**Aim of the exercise**
Copy out all of the data below word for word, omitting the images.

Recorded data
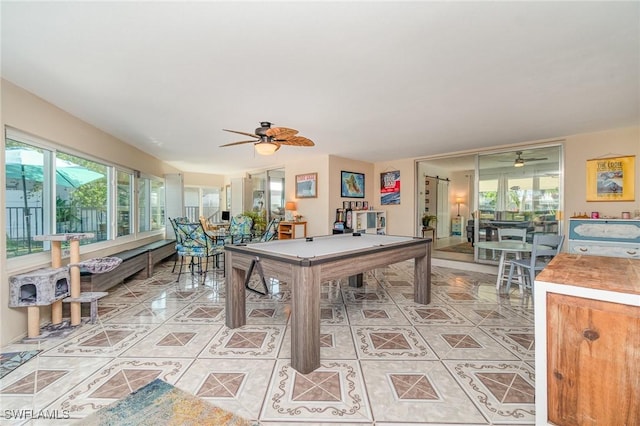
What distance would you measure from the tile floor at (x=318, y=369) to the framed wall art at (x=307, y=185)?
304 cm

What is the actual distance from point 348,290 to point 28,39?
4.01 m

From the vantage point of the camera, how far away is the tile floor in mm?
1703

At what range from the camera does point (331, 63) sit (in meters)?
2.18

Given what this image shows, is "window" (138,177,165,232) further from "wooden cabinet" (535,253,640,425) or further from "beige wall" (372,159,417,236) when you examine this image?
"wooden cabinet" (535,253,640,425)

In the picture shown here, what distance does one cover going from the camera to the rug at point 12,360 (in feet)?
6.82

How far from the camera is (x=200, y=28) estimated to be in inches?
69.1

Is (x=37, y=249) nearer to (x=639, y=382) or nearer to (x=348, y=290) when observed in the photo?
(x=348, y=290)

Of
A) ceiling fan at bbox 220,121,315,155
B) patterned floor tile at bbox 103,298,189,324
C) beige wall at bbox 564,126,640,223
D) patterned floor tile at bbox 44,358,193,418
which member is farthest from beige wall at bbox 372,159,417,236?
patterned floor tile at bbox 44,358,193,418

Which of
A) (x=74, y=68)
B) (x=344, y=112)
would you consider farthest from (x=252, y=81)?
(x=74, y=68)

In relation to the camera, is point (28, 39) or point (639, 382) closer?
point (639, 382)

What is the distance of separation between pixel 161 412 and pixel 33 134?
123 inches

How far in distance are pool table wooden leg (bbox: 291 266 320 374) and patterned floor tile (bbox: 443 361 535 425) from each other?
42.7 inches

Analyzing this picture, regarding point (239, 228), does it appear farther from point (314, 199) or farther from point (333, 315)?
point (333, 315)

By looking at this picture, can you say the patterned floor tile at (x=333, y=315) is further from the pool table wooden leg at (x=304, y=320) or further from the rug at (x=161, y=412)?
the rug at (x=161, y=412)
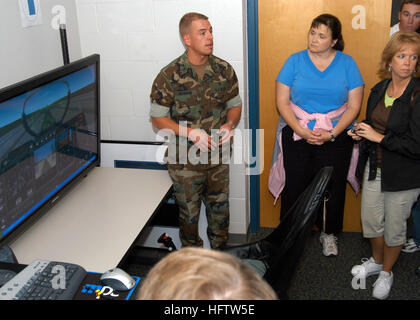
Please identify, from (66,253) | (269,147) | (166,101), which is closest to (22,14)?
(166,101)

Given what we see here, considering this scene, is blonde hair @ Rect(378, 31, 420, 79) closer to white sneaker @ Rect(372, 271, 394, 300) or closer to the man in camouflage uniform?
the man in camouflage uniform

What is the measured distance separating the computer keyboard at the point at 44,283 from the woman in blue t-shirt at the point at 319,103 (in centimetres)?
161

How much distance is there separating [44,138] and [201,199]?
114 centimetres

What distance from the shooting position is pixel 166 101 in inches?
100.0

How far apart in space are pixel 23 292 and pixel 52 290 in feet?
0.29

**Solution for this problem**
What distance would you measure from the tile floor at (x=318, y=369) to the framed wall art at (x=307, y=185)?
304 cm

What is the actual distance from point 348,290 to point 28,39?
4.01 m

From the vantage point of the camera, how far away is the tile floor in mm?
1703

At what range from the camera does point (331, 63) sit (in meters)?
2.18

Given what this image shows, is "window" (138,177,165,232) further from "wooden cabinet" (535,253,640,425) or further from "beige wall" (372,159,417,236) when you examine this image?
"wooden cabinet" (535,253,640,425)

In the picture shown here, what distance does one cover going from the camera to the rug at point 12,360 (in feet)?
6.82

How far from the camera is (x=200, y=28) estimated to be in inches?
69.1

Is (x=37, y=249) nearer to (x=639, y=382) or nearer to (x=348, y=290) when observed in the photo?
(x=348, y=290)

Of
A) ceiling fan at bbox 220,121,315,155
B) patterned floor tile at bbox 103,298,189,324
C) beige wall at bbox 564,126,640,223
D) patterned floor tile at bbox 44,358,193,418
which member is farthest from beige wall at bbox 372,159,417,236?
patterned floor tile at bbox 44,358,193,418

Which of
A) (x=74, y=68)
B) (x=344, y=112)
would you consider farthest from (x=252, y=81)?
(x=74, y=68)

In relation to the camera, is point (28, 39) or point (639, 382) closer?
point (639, 382)

What is the distance of separation between pixel 161 412 and pixel 33 134?
123 inches

How far in distance are pool table wooden leg (bbox: 291 266 320 374) and patterned floor tile (bbox: 443 361 535 425) from each other?
42.7 inches

Analyzing this picture, regarding point (239, 228), does it appear farther from point (314, 199) or farther from point (333, 315)?
point (333, 315)

By looking at this picture, can you say the patterned floor tile at (x=333, y=315) is further from the pool table wooden leg at (x=304, y=320) or further from the rug at (x=161, y=412)?
the rug at (x=161, y=412)
Please identify, from (66,253) | (269,147) | (166,101), which is closest to (22,14)?
(166,101)

Given what we see here, considering this scene, is blonde hair @ Rect(378, 31, 420, 79) closer to white sneaker @ Rect(372, 271, 394, 300) or closer to the man in camouflage uniform?
the man in camouflage uniform

What is the measured distance separating the computer keyboard at the point at 44,283 from the woman in blue t-shirt at the point at 319,103 (in centimetres)?
161

How much distance is there separating [44,138] and [201,199]?
114 centimetres

What distance from the shooting position is pixel 166 101 in inches?
100.0

How far apart in space are pixel 23 292 and pixel 52 290 in feet?
0.29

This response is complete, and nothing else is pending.